At the end of November, it was reported in ‘The Tablet’ that ‘more than one-third of priestly ordinations in the Catholic Church in England and Wales from 1992 to 2024 were former Anglican clergy’.  All in all, 486 Anglican priests were ordained in the Catholic Church.

Cardinal Vincent Nichols, Archbishop of Westminster, thought these conversions to Roman Catholicism was ‘not so much a turning away or rejection of their rich and precious Anglican heritage but an experience of an imperative to move into the full visible communion of the Catholic Church, in union with the See of Peter’.

I am cynical about this. For in 1992, the Church of England General Synod voted to ordain women priests with the first woman ordained to the priesthood in 1994. This was Angela Berners-Wilson, a fellow student at the University of St. Andrews.

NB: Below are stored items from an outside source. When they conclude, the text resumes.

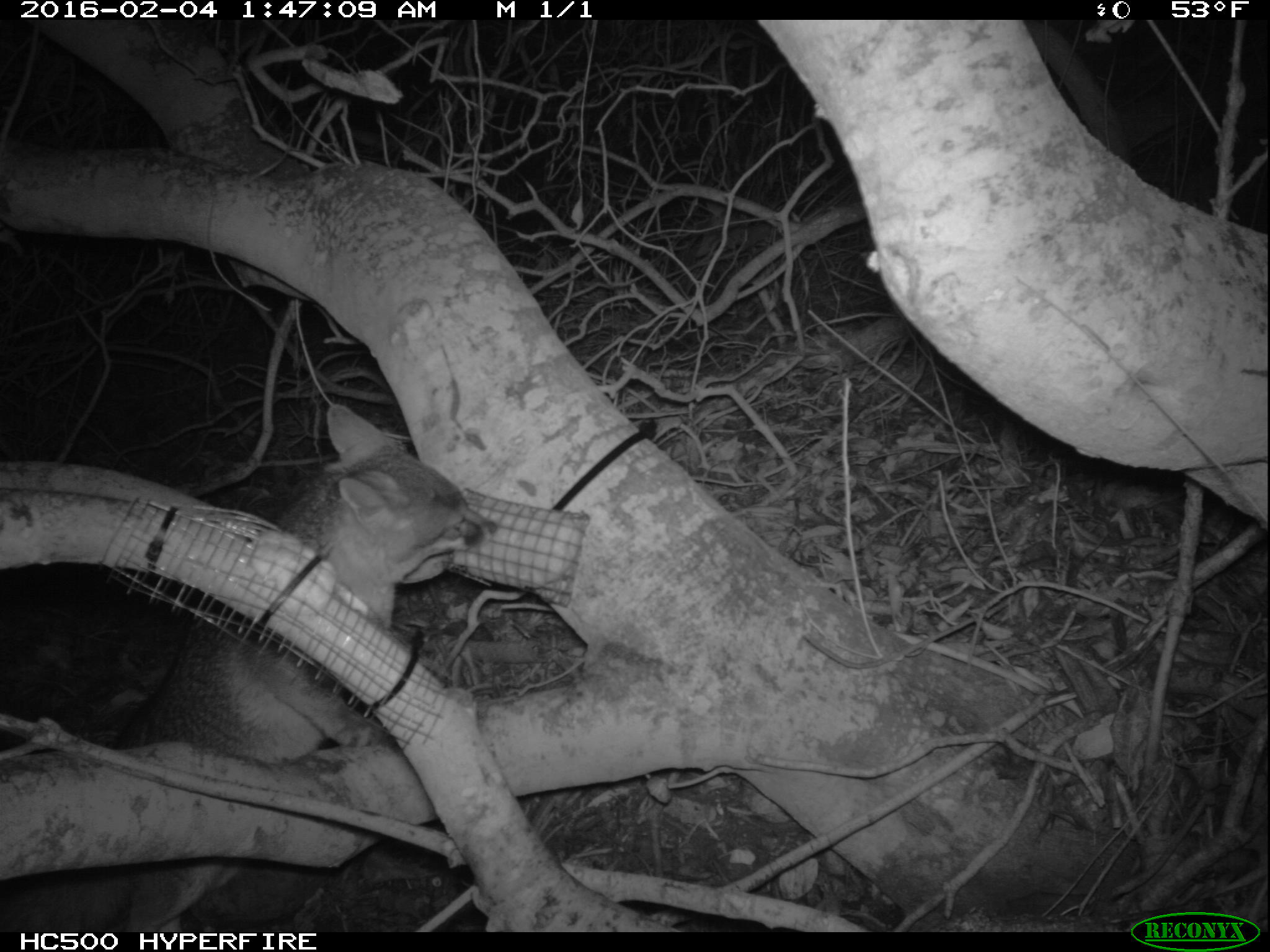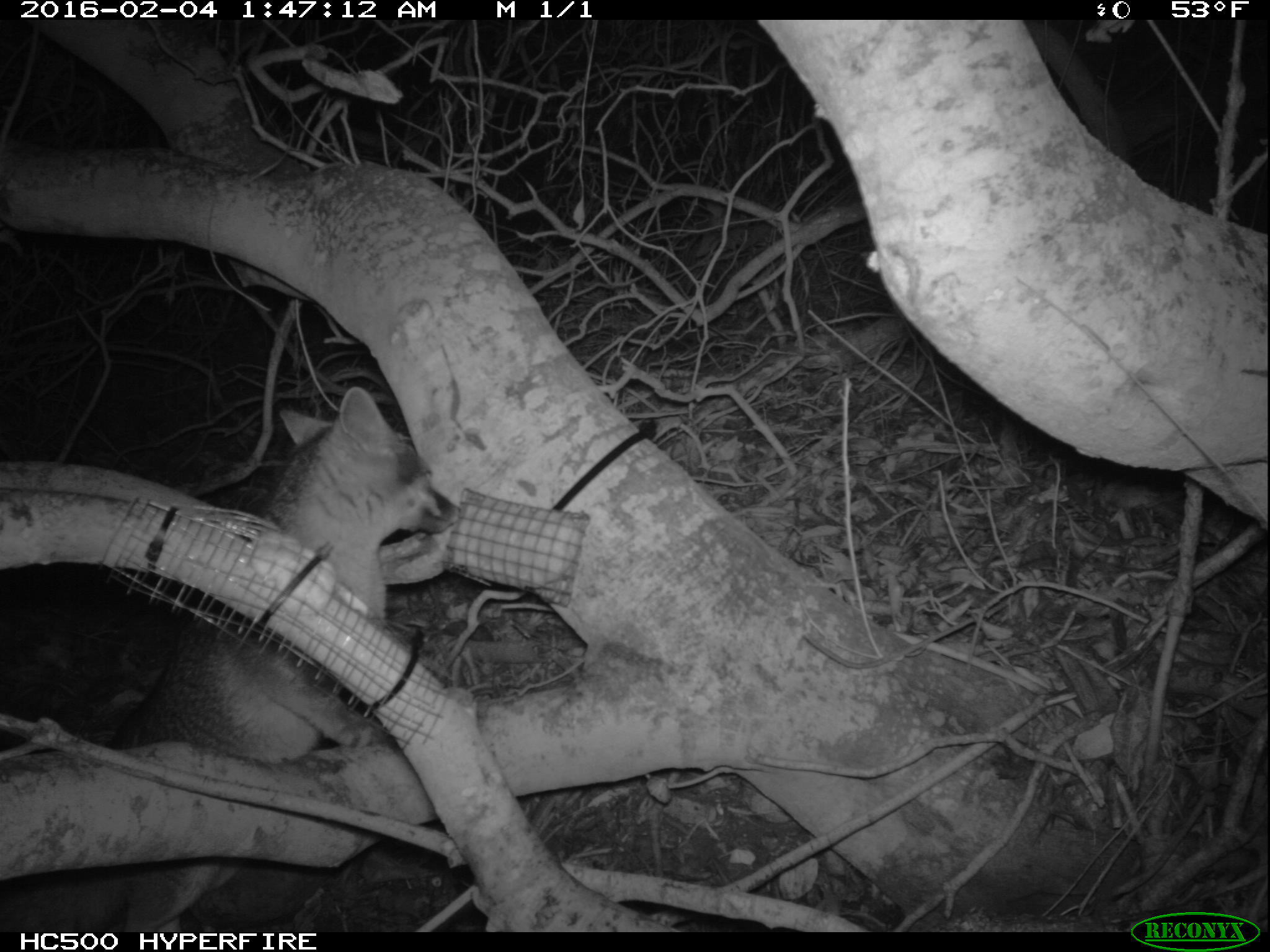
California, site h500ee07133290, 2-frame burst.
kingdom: Animalia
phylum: Chordata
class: Mammalia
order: Carnivora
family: Canidae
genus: Urocyon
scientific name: Urocyon littoralis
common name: island fox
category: fox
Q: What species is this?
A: Fox (island fox) (Urocyon littoralis).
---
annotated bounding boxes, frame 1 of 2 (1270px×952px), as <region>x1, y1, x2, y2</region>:
fox: <region>0, 403, 499, 930</region>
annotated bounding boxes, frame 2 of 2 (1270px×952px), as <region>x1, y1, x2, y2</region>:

The imperative to align themselves with the See of St. Peter came from this negative impulse to reject the ordination of women albeit supported by theological argument. The arguments against the ordination of women have been filtered down to the one based on a person’s sex.

Because Jesus was a man, the person who consecrates the elements at the celebration of the Sacrament must be a man. It is a very primitive argument. The existence of many intelligent, prayerful,  theologically educated, charismatic female leaders  within the Church challenges the status quo and exposes its shallow foundation.

What are all these convert priests going to do when the Roman Catholic Church starts to ordain women as deacons? No word yet  but it is surely coming for a’ that. The leadership of the Roman Catholic Church is deficient and impoverished and only persists through the elitism of male dominance amongst the clerical ranks.